Ovviamente Reed e Bree avevano avuto una relazione ai tempi della sitcom come i loro personaggi sullo schermo e, come spesso capita, dopo tanti anni forse quel sentimento non è del tutto spento. Johnny Knoxville (tra i creatori di Jackass) è Clay Barber, il patrigno nella sitcom che ha continuato la propria vita ribelle tra arresti e ordini restrittivi. A chiudere il quadro familiare (parola voluta dato che il cast si ritrova a dover ricreare l'iconica immagine di Step Right Up come succede davvero nei revival) il non-più-piccolo Calum Worthy. Quest'ultimo interpreta Zack, vittima dell'essere stato un baby attore e aver consumato la fama troppo presto, finendo su varie produzioni Disney Channel e pubblicità, che continua ad essere accompagnato sui set dalla madre (una sorprendente Kerri Kenney) dopo il divorzio dei genitori. Zack sarà uno dei personaggi che regala maggiori sorprese, perché è rimasto fin troppo legato al ruolo dei genitori televisivi nella propria vita.
Una grande seduta di terapia comica
Dicono di scrivere di ciò che si conosce quando si crea un'opera artistica. Reboot prende alla lettera questo insegnamento e si presenta, man mano che gli episodi proseguono, come una grande seduta di terapia comica per i protagonisti, costretti a rivivere quanto successo 20 anni prima e allo stesso tempo trovare nuove chiavi di lettura, a partire dalla writers room in cui viene messo in scena un vero e proprio scontro generazionale e culturale. Writers room che diviene luogo simbolico e meta-narrativo per eccellenza, così come il set della sitcom. Nella nuova versione di Step Right Up viene coinvolto infatti anche il creatore originale, Gordon (Paul Reiser) che aveva una visione chiaramente più classica della storia raccontata, in una riscrittura che prende in giro le stesse piattaforme e network dove va in onda (proprio come ha fatto la nostra Boris 4).

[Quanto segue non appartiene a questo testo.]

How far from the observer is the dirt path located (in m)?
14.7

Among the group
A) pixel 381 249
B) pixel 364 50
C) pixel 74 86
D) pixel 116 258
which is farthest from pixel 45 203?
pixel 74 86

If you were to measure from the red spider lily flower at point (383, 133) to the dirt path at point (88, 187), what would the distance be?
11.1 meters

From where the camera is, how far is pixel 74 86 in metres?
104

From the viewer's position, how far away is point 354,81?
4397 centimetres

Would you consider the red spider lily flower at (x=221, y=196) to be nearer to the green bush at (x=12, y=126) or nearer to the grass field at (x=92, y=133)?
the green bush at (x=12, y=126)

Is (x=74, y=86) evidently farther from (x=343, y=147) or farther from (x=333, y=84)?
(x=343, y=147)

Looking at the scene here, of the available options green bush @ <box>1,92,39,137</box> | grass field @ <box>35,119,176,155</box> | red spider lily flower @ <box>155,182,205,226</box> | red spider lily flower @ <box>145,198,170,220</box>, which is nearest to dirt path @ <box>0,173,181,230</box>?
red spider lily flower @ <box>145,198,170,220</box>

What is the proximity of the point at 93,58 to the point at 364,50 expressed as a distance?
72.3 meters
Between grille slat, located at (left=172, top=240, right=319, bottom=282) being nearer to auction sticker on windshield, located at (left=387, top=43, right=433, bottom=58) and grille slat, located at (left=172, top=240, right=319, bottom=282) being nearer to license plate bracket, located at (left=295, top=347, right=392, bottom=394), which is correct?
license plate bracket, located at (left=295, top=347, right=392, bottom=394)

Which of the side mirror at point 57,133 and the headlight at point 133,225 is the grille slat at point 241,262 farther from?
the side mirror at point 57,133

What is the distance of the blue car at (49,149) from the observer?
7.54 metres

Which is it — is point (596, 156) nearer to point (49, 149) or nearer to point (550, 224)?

Non solo la comicità intelligente e legata all'attualità di Steven Levitan che già ci aveva stregato in Modern Family ma anche quel calore che non è semplice e nemmeno scontato trovare in una comedy. Questi sono i due elementi principali che in Reboot prendono vita e non ti lasciano più, grazie alle interpretazioni di un cast in stato di grazia comica. E speriamo lo facciano per molte altre stagioni a venire.
Conclusioni
È davvero un mix sorprendente e riuscito quello che abbiamo cercato di spiegare nella nostra recensione di Reboot. Avrebbe potuto essere una comedy meta-televisiva come tutte le altre ma la forza, il calore, il sentimento, le risate genuine e a volte cattive dell’elemento familiare hanno aggiunto quell’ingrediente che mancava per renderla davvero originale. Completano la ricetta comica un ottimo cast che funziona molto bene insieme, creando una chimica praticamente perfetta col passare degli episodi.
Perché ci piace
- Il mix riuscito di comicità meta-televisiva e familiare.

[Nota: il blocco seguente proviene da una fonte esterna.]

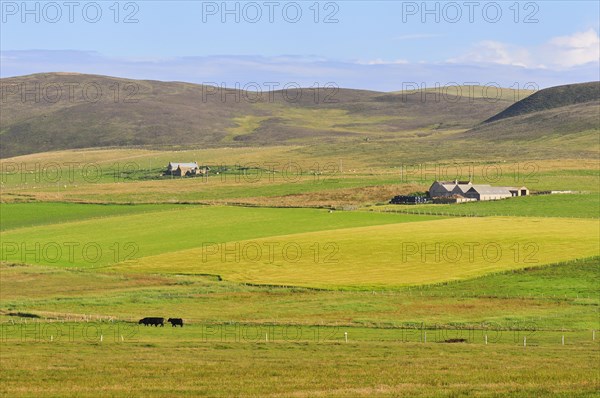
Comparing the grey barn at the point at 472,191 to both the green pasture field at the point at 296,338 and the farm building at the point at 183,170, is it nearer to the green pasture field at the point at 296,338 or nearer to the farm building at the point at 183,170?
the green pasture field at the point at 296,338

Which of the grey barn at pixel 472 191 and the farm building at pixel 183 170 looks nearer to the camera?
the grey barn at pixel 472 191

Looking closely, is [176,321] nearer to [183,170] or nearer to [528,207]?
[528,207]

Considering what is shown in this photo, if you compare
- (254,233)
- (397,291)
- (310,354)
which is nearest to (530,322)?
(397,291)

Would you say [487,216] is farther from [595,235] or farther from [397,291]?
[397,291]

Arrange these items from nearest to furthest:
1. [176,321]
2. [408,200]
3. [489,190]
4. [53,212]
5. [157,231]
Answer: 1. [176,321]
2. [157,231]
3. [53,212]
4. [408,200]
5. [489,190]

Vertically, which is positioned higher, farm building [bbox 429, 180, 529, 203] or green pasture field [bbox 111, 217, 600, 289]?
farm building [bbox 429, 180, 529, 203]

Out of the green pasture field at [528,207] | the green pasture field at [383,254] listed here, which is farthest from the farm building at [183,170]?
the green pasture field at [383,254]

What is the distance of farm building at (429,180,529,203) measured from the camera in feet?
392

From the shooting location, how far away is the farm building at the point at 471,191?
11962 centimetres

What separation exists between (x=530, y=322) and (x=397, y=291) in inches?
457

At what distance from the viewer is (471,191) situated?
120188mm

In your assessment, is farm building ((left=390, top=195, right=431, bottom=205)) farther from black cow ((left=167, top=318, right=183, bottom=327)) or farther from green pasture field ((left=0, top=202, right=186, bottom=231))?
black cow ((left=167, top=318, right=183, bottom=327))

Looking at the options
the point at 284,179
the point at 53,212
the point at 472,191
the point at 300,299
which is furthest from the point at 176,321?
the point at 284,179

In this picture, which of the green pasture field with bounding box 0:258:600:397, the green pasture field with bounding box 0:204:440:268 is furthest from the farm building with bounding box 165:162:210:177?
the green pasture field with bounding box 0:258:600:397
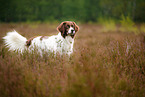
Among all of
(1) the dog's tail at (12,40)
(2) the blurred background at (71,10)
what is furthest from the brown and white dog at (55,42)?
(2) the blurred background at (71,10)

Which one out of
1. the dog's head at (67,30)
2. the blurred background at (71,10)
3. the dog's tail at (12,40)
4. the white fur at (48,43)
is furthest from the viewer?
the blurred background at (71,10)

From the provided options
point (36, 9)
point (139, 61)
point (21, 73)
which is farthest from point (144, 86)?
point (36, 9)

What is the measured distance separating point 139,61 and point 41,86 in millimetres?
2110

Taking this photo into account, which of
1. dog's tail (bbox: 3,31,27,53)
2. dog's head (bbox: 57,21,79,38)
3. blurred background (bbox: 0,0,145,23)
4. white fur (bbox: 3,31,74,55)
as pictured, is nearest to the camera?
white fur (bbox: 3,31,74,55)

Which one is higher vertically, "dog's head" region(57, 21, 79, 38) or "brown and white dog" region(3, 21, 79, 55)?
"dog's head" region(57, 21, 79, 38)

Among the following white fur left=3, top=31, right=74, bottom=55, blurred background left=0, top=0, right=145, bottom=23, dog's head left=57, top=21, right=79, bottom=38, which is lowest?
white fur left=3, top=31, right=74, bottom=55

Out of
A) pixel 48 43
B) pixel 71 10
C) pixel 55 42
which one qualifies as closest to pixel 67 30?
pixel 55 42

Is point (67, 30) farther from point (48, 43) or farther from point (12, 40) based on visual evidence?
point (12, 40)

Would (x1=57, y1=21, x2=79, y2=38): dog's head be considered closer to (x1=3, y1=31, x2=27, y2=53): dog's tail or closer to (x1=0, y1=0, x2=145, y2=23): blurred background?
(x1=3, y1=31, x2=27, y2=53): dog's tail

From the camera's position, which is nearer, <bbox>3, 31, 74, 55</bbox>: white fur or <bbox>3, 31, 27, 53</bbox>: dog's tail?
<bbox>3, 31, 74, 55</bbox>: white fur

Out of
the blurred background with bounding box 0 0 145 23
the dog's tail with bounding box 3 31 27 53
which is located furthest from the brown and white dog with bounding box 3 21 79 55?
the blurred background with bounding box 0 0 145 23

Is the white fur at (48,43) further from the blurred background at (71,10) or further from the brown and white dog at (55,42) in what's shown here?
the blurred background at (71,10)

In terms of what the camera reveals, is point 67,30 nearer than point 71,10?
Yes

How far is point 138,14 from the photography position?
20375 mm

- L’autoironia sul meccanismo dei reboot e sul funzionamento della comicità oggi.
- La seduta di terapia comica che rappresenta lo show, che ha molteplici livelli di lettura.
- Il cast in stato di grazia comica.
Cosa non va
- Che sono solo otto episodi.
- Non piacerà a chi non ama l’elemento meta-televisivo, ma quello familiare potrebbe sorprendere e catturare nuovi adepti.